Plastic twines should always be removed because they can last too long in the environment and can be a mess in the field for next haying season.
Twines are also dangerous to cattle because they may get caught in their hooves or around their head or legs. Ear tags may get caught and pulled off by twines.
Plastic twines are hazardous for cattle if ingested, since they don’t break down as readily in the stomach as sisal and may create indigestion or plug the digestive tract.
Net wrap is often used, even though it costs more. There is less leaf loss, and it’s faster when making hay. The bale is completely wrapped with just 1.5 to two revolutions.
Leaving net wrap on the bale also acts as a feeder, slowing down cattle’s ability to break the bale apart and waste it.
“Most people with big herds are using net wrap and leave it on the bales. They may pick up the net wrap later in the winter, but it’s easiest to clean it up in the spring,” he comments. “It’s amazing how easy it is to pull net wrap out of the litter and manure, and cows don’t seem to have any problem with it.”
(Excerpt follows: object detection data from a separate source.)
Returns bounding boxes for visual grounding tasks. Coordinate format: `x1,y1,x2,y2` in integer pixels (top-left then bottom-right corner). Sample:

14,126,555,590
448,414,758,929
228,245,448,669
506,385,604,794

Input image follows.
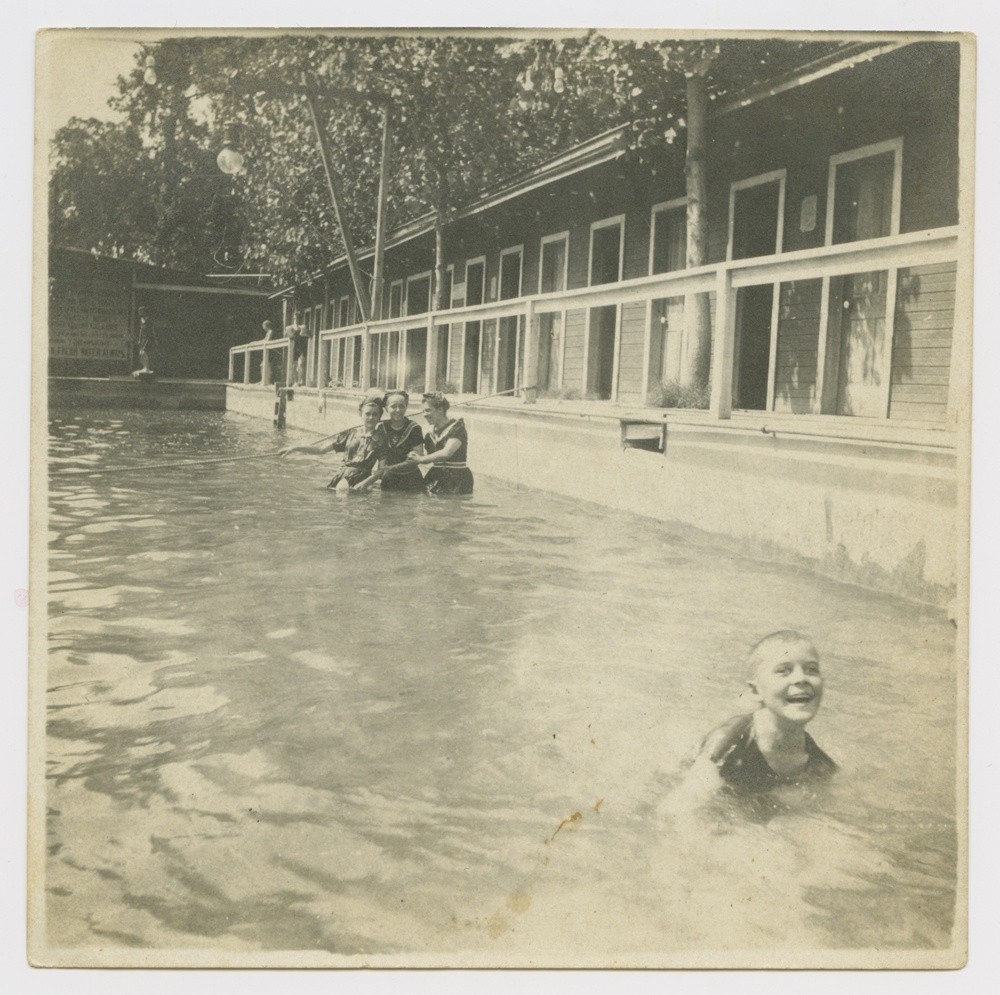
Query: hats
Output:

“The net wrap is fairly easy to pull out, compared to pulling twine out of a grazed bale. When cattle eat on a bale wrapped with plastic twine, the twine is tangled in amongst the hay that’s left and it can be a nightmare trying to get the twine out,” says Klein.
In addition to regulating use of hay, Klein notes that producers can be more efficient in their feeding programs.
“The net wrap reduces waste, because it’s difficult for cows to start eating those bales. They tend to gang up on the bales and finish them off before they start on a new one,” he says.
Some producers are now letting cows into the whole field, eating three to four weeks’ worth of net-wrapped bales, he explains. This eliminates the task of moving electric fence every day or every few days.
There are many ways to use electric fencing to control the bale grazing.
“The most important thing producers should know is if they are going to use electric fence in the winter is to train cows before winter. If they’ve dealt with it during summer, cows will respect it in the winter and won’t get into the next batch of bales before the producer allows them to. By winter the cows are not interested in challenging the fence,” Klein says.
“Some people use one strand, others use two strands, where one is hot, one is ground,” he notes. “It doesn’t really matter what the producer uses as long as the cows already respect a hot wire and don’t question it.”